**WRITTEN TASK:** Could every line of the data be printed exactly as it reads?

**SUPPLIED INFORMATION:**
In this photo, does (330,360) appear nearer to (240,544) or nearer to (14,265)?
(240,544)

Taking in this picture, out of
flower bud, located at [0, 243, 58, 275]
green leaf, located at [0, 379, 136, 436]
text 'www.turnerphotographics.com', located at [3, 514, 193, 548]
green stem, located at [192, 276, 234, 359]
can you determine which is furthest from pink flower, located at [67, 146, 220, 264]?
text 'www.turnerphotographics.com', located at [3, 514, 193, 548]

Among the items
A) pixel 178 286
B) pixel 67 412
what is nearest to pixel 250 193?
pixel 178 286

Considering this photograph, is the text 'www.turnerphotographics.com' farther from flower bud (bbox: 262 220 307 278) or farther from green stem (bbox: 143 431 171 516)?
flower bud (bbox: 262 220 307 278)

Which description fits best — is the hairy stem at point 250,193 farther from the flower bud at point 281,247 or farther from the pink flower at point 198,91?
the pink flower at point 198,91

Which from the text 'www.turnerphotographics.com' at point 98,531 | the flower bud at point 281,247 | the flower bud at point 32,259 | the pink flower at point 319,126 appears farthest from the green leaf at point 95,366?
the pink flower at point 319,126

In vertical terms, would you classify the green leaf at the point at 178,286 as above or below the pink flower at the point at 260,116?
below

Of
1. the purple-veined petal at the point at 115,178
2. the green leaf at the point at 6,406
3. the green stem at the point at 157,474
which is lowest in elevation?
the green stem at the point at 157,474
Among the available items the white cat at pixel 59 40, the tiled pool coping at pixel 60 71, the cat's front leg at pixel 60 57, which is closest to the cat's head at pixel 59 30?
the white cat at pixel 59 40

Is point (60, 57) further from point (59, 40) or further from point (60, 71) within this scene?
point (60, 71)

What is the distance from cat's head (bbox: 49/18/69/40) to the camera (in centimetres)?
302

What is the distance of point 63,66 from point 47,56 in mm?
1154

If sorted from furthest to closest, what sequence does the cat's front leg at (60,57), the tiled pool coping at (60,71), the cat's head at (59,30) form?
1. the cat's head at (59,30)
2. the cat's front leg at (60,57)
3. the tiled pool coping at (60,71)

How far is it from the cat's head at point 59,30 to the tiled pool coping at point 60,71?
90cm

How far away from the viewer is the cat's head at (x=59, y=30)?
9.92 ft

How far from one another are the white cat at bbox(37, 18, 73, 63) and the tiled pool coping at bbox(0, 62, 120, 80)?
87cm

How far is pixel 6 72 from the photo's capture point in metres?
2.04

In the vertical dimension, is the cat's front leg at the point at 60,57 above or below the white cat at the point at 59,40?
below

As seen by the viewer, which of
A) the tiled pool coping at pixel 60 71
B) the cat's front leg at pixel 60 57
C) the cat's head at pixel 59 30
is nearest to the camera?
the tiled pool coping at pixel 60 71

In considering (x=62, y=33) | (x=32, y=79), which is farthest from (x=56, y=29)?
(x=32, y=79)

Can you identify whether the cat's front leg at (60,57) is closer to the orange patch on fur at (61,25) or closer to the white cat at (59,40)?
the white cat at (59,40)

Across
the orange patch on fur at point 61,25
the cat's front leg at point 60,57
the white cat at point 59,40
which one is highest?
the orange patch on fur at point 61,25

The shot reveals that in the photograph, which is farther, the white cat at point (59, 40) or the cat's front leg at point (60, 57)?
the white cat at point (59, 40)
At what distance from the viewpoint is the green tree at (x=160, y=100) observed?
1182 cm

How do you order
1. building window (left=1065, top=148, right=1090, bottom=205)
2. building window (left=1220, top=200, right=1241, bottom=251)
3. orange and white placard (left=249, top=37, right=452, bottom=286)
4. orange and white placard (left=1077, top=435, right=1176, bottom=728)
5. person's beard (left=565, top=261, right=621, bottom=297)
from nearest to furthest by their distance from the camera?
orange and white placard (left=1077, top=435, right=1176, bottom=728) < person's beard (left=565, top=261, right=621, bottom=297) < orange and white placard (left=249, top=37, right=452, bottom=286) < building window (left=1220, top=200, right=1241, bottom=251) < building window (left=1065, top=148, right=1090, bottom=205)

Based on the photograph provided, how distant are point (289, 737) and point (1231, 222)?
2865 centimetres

**EXPECTED ANSWER:**
In this photo, does (330,360) appear nearer to (240,544) or nearer to (14,265)?
(240,544)

Taking in this picture, out of
flower bud, located at [0, 243, 58, 275]
green leaf, located at [0, 379, 136, 436]
text 'www.turnerphotographics.com', located at [3, 514, 193, 548]
green stem, located at [192, 276, 234, 359]
can you determine which is furthest from pink flower, located at [67, 146, 220, 264]?
text 'www.turnerphotographics.com', located at [3, 514, 193, 548]

Among the items
A) pixel 178 286
B) pixel 67 412
what is nearest to pixel 250 193?
pixel 178 286

Considering this photograph, is the text 'www.turnerphotographics.com' farther from flower bud (bbox: 262 220 307 278) or farther from green stem (bbox: 143 431 171 516)?
flower bud (bbox: 262 220 307 278)

Which description fits best — is the hairy stem at point 250,193 farther from the flower bud at point 281,247 or farther from the pink flower at point 198,91?
the pink flower at point 198,91

Which from the text 'www.turnerphotographics.com' at point 98,531 | the flower bud at point 281,247 | the flower bud at point 32,259 | the pink flower at point 319,126 appears farthest from the green leaf at point 95,366?
the pink flower at point 319,126

In vertical terms, would you classify the green leaf at the point at 178,286 as above or below the pink flower at the point at 260,116?
below

Of
1. the purple-veined petal at the point at 115,178
2. the green leaf at the point at 6,406
3. the green stem at the point at 157,474
which is lowest in elevation?
the green stem at the point at 157,474
Among the available items the white cat at pixel 59 40, the tiled pool coping at pixel 60 71, the cat's front leg at pixel 60 57, which is closest to the cat's head at pixel 59 30?
the white cat at pixel 59 40

Is point (60, 57) further from point (59, 40) or further from point (60, 71) within this scene?
point (60, 71)

What is the distance from cat's head (bbox: 49/18/69/40) to the camera (in centimetres)?
302

What is the distance of point 63,66 from point 47,56 in mm?
1154

If sorted from furthest to closest, what sequence does the cat's front leg at (60,57), the tiled pool coping at (60,71), the cat's head at (59,30) form?
1. the cat's head at (59,30)
2. the cat's front leg at (60,57)
3. the tiled pool coping at (60,71)

How far is it from the cat's head at point 59,30 to the tiled pool coping at point 60,71?
90cm

How far away from the viewer is the cat's head at (x=59, y=30)?
9.92 ft

How far from one another are the white cat at bbox(37, 18, 73, 63) and the tiled pool coping at bbox(0, 62, 120, 80)?
87cm

How far is pixel 6 72 from the photo's capture point in metres?
2.04

In the vertical dimension, is the cat's front leg at the point at 60,57 above or below the white cat at the point at 59,40?
below

As seen by the viewer, which of
A) the tiled pool coping at pixel 60 71
B) the cat's front leg at pixel 60 57
C) the cat's head at pixel 59 30
is nearest to the camera?
the tiled pool coping at pixel 60 71

In considering (x=62, y=33) | (x=32, y=79), which is farthest from (x=56, y=29)?
(x=32, y=79)

Can you identify whether the cat's front leg at (60,57) is closer to the orange patch on fur at (61,25) or closer to the white cat at (59,40)?
the white cat at (59,40)

Across
the orange patch on fur at point 61,25
the cat's front leg at point 60,57
the white cat at point 59,40
which one is highest?
the orange patch on fur at point 61,25

The shot reveals that in the photograph, which is farther, the white cat at point (59, 40) or the cat's front leg at point (60, 57)?
the white cat at point (59, 40)
At what distance from the viewpoint is the green tree at (x=160, y=100) observed?
1182 cm

How do you order
1. building window (left=1065, top=148, right=1090, bottom=205)
2. building window (left=1220, top=200, right=1241, bottom=251)
3. orange and white placard (left=249, top=37, right=452, bottom=286)
4. orange and white placard (left=1077, top=435, right=1176, bottom=728)
5. person's beard (left=565, top=261, right=621, bottom=297)
from nearest to furthest by their distance from the camera?
orange and white placard (left=1077, top=435, right=1176, bottom=728) < person's beard (left=565, top=261, right=621, bottom=297) < orange and white placard (left=249, top=37, right=452, bottom=286) < building window (left=1220, top=200, right=1241, bottom=251) < building window (left=1065, top=148, right=1090, bottom=205)

Based on the photograph provided, how distant are point (289, 737) and point (1231, 222)?
2865 centimetres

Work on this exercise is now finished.